I know why. Maybe it’s my immersion in all things religious and Mary as I finalize my book, or maybe its the thought-provoking classes with Dr. David Deane at the Atlantic School of Theology, but my moral indignation radar is seeming twitchy lately.
(PS: I would cheerfully follow poor David around all day just to listen to his wisdom but he’d probably put the cops onto me)(proper thing)
(PPS: I have to say, though, watching Dr. D. put together a coherent, caring response to people who ask him to explain Noah’s flood is a total delight. Go listen to him speak, if you can.)
I am perfectly aware my morality is a woefully flexible thing, perfectly able to balance loving support for the mentally ill on one hand with the sincere desire to wish harm on orange persons on the other. And, as I’ve mentioned, I am well acquainted with the seven deadlies. In fact, the first year after my marriage ended, I vowed to try each of them out. Research for writing, of course.
They are called deadly sins for good reason. All of them act in some way to decrease our joy in life, in the wonderful place we live, in each other. They squash gratitude. For me, they caused diabetes…
Which brings me to lust. I used to like a bit of lust. Gently dusted over my breakfast cereal, as it were. I’ve known that thrill of want–for me it is imprinted on my mind as the dilation of a man’s pupils, that zooming, unthinking rush of response. (ergo my complete inability to fight off men with blue eyes). Many thanks to the fellow who showed me that trick. It still makes me smile.
But the ineffable Dr. D., Aquinas and most especially, Aristotle had something in what they said about how lust causes us to treat one another as objects to be used.
Which is why blue eyes aren’t enough for me anymore…sigh. (Though still a temptation…)
And why I can feel my spine readying for a snakelike strike when people talk blithely about insinuating themselves into a marriage because they have a crush on one of the partners. How insanely selfish of them.
I’m not perfect, have made so many mistakes, but I have tried to not knowingly insert myself in such a way. I’ve been lied to in this regard, and I’m still scraping my self-esteem up in a dustpan from that. Mea culpa…mea maxima culpa…
But to knowingly, willingly, try to extract someone from a marriage for your own purposes? To shred a relationship or more simply because you desire?
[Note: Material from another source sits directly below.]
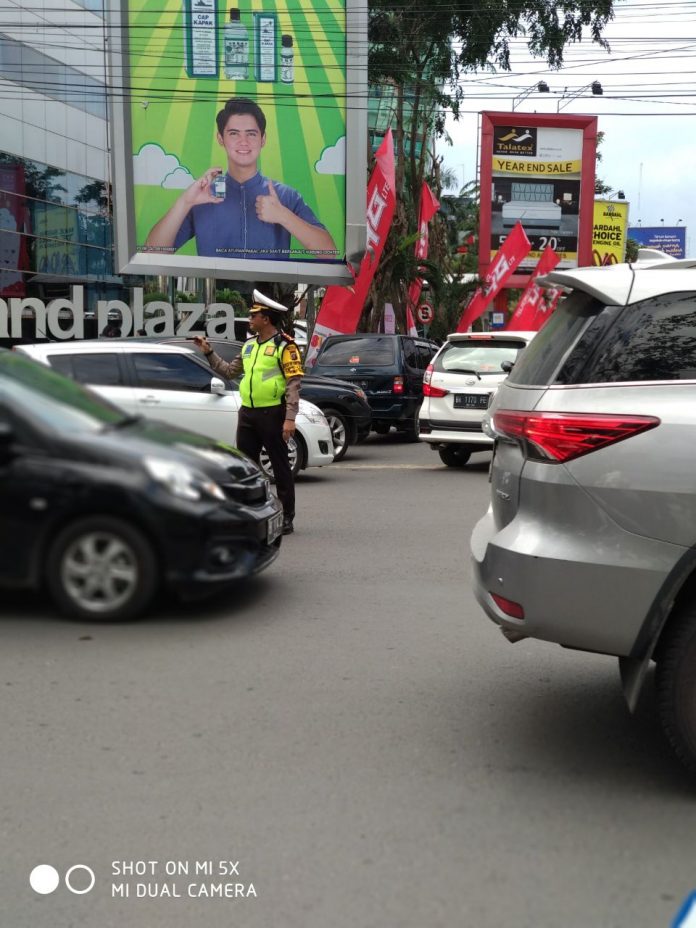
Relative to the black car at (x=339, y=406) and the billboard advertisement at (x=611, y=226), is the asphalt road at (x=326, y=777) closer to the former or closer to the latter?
the black car at (x=339, y=406)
It speaks to a level of self-centredness I find repellent.
And heaven knows, I can do self-centredness with the best. It’s my one carefully honed skill.
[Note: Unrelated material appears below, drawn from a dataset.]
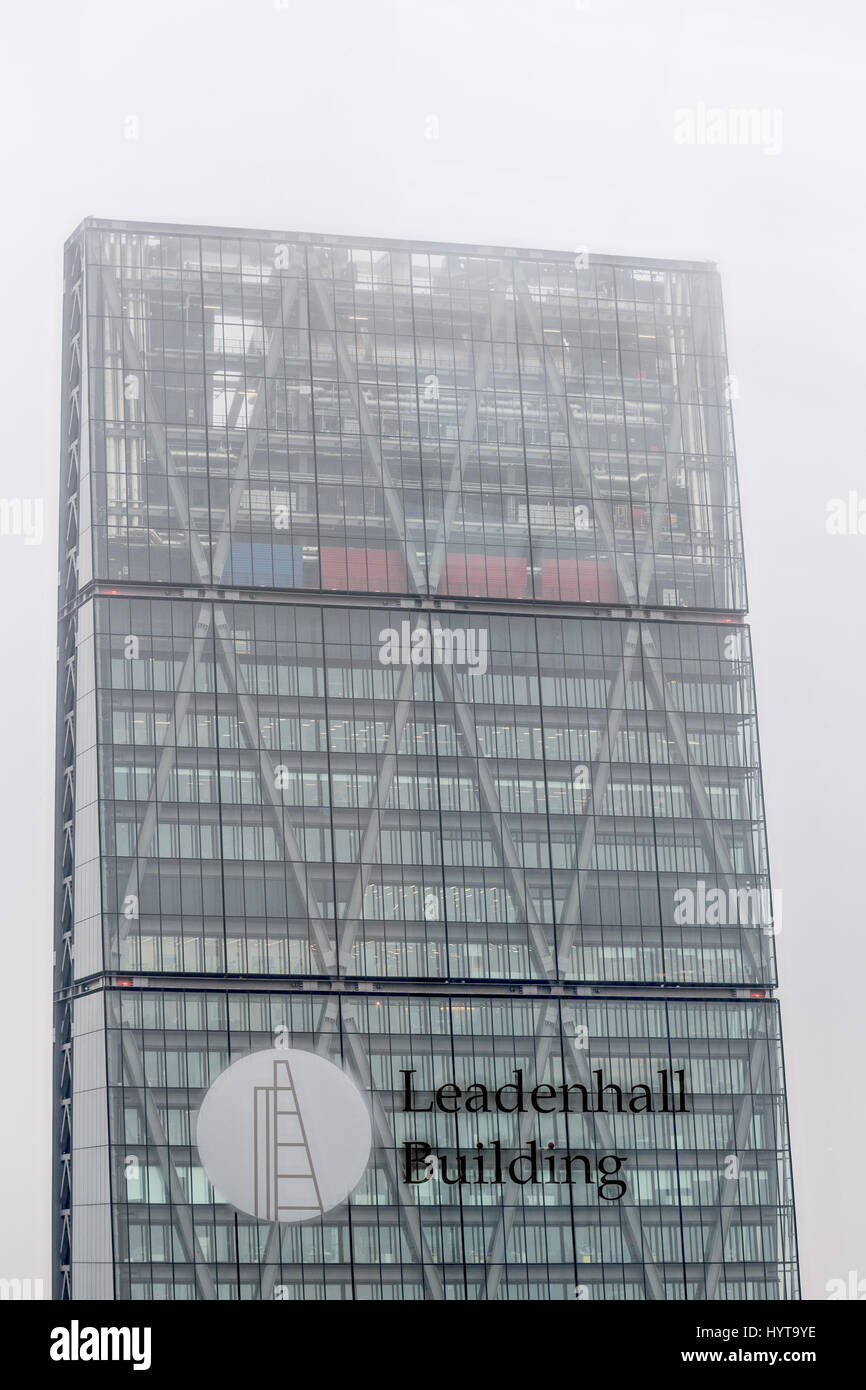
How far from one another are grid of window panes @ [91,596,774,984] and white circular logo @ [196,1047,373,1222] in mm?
1711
It’s also why dating sites should really be more like Eharmony, who, if you list yourself as being ‘separated’, tells you to go back and work on your marriage. A bit rigid, but perhaps a bit of screening would be helpful. Most dating sites simply assume that if you’ve recently bought a new toothbrush, everything, everybody is fair game. Makes seeking adult accompaniment a gruelling, embittering and despair-inducing experiment.
Which is why I like hanging out with my cat. Though, despite being a neutered male, he insists on humping anything fluffy. Some things never change.